Ítems de un conjunto de preguntas espaciales
□ □ □
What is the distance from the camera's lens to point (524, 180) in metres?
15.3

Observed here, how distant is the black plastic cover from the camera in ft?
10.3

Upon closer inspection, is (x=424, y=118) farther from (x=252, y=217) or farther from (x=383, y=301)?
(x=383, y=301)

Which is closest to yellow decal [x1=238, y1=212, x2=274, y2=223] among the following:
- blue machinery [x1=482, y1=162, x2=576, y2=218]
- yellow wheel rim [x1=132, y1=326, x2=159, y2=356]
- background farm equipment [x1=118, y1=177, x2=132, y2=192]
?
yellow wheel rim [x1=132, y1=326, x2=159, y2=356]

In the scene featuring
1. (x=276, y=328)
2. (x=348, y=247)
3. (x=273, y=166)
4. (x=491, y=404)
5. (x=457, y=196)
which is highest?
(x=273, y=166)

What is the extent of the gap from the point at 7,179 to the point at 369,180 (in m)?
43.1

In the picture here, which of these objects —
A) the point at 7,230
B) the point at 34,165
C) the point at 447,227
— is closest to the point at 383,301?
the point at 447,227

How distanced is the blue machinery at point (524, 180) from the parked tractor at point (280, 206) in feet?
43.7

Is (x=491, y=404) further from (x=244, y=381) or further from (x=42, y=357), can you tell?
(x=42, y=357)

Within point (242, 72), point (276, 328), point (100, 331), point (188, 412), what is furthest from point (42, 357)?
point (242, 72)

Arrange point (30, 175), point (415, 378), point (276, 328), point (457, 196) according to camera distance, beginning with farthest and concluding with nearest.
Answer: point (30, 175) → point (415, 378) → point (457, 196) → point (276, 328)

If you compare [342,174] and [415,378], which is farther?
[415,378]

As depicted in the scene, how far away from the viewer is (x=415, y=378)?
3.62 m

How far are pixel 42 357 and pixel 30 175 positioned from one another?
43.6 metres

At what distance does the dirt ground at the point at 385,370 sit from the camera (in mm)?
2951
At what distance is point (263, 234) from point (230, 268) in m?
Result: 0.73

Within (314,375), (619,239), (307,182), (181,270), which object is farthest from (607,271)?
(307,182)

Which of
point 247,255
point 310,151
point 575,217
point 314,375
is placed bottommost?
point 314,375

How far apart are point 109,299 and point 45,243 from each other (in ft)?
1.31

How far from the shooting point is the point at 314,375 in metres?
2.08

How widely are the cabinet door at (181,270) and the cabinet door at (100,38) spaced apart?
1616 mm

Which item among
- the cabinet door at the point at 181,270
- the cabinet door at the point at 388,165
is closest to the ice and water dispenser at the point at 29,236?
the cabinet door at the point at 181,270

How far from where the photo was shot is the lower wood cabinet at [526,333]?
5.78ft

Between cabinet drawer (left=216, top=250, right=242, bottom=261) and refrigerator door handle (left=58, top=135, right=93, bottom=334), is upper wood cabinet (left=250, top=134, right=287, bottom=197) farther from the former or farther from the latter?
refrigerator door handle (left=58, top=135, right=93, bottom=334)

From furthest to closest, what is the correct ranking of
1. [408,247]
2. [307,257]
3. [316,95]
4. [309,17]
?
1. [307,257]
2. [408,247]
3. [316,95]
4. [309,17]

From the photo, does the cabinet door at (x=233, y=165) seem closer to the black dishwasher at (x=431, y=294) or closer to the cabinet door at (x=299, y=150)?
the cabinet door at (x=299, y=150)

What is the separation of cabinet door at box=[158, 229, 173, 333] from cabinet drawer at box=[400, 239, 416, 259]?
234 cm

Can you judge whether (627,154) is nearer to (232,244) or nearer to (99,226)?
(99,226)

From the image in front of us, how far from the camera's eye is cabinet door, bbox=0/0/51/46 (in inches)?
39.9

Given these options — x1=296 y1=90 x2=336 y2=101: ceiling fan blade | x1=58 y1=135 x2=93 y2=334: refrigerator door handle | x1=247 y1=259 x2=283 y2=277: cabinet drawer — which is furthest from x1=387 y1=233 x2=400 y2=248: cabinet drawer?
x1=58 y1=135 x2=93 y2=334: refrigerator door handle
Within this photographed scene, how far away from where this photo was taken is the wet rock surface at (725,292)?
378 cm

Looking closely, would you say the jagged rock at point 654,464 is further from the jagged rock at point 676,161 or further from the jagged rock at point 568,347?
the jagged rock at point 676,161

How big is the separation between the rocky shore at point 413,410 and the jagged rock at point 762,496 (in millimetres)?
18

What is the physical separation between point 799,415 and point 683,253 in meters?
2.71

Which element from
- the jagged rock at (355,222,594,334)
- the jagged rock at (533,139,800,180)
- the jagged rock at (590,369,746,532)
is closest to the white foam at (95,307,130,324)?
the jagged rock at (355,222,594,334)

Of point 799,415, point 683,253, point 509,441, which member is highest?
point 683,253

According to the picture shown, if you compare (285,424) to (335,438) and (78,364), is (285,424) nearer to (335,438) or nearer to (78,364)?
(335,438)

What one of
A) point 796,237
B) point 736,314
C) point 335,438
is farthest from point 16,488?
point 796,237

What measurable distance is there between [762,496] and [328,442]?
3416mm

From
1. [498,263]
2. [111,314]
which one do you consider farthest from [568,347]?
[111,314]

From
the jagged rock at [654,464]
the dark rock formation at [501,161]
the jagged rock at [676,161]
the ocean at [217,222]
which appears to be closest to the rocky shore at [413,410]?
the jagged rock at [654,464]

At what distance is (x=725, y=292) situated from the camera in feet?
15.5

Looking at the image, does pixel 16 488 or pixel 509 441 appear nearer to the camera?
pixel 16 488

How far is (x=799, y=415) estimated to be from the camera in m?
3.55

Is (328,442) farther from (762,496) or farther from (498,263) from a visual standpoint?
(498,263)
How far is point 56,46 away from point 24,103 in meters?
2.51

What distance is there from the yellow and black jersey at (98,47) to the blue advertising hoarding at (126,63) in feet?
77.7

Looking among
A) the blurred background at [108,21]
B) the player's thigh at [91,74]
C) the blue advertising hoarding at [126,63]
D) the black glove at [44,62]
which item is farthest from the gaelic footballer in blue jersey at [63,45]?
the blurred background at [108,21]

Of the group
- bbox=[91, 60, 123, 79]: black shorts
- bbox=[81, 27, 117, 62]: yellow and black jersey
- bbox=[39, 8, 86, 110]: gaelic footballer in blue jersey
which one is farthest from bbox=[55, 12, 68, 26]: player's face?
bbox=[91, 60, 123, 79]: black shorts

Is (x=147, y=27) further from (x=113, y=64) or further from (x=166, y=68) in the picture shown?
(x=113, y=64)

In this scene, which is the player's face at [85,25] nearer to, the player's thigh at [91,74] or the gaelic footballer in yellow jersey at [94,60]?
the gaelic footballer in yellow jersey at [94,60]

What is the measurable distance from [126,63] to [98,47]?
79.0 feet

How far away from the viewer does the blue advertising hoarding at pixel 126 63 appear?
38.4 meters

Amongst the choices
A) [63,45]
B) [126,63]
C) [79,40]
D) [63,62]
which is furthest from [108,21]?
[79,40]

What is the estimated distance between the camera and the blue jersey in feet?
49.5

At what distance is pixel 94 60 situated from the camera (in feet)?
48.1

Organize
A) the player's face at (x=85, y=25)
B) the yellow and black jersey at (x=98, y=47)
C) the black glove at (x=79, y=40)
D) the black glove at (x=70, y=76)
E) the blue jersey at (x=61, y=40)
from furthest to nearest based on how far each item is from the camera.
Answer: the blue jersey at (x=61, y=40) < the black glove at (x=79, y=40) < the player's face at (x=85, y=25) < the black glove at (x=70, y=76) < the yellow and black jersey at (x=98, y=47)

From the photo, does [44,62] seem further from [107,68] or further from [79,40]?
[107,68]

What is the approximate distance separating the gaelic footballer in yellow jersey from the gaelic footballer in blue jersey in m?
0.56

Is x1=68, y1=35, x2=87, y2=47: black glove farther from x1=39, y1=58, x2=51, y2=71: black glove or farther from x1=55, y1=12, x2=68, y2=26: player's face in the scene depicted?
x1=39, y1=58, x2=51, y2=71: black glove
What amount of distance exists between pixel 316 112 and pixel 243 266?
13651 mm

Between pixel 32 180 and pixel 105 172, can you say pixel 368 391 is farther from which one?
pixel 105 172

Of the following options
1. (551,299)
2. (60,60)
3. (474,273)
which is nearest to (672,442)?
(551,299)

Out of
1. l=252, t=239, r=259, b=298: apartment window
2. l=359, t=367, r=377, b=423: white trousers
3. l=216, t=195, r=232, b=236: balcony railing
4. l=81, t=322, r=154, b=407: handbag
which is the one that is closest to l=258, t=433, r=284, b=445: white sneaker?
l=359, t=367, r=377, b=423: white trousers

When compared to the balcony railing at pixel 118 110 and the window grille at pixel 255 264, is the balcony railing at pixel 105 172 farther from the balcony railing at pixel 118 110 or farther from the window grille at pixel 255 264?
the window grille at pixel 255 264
□ □ □
TAREA PLANTEADA
Copia sin cambios, por favor, las líneas de los ítems de arriba, empezando por la línea con "Within point (242, 72), point" y siguiendo hasta la línea con "43.6 metres", ambas incluidas.

RESULTADO DEL EJERCICIO
Within point (242, 72), point (276, 328), point (100, 331), point (188, 412), what is furthest from point (42, 357)?
point (242, 72)

Arrange point (30, 175), point (415, 378), point (276, 328), point (457, 196) according to camera distance, beginning with farthest and concluding with nearest.
Answer: point (30, 175) → point (415, 378) → point (457, 196) → point (276, 328)

If you compare [342,174] and [415,378], which is farther?
[415,378]

As depicted in the scene, how far away from the viewer is (x=415, y=378)?
3.62 m

How far are pixel 42 357 and pixel 30 175 positioned from one another?
43.6 metres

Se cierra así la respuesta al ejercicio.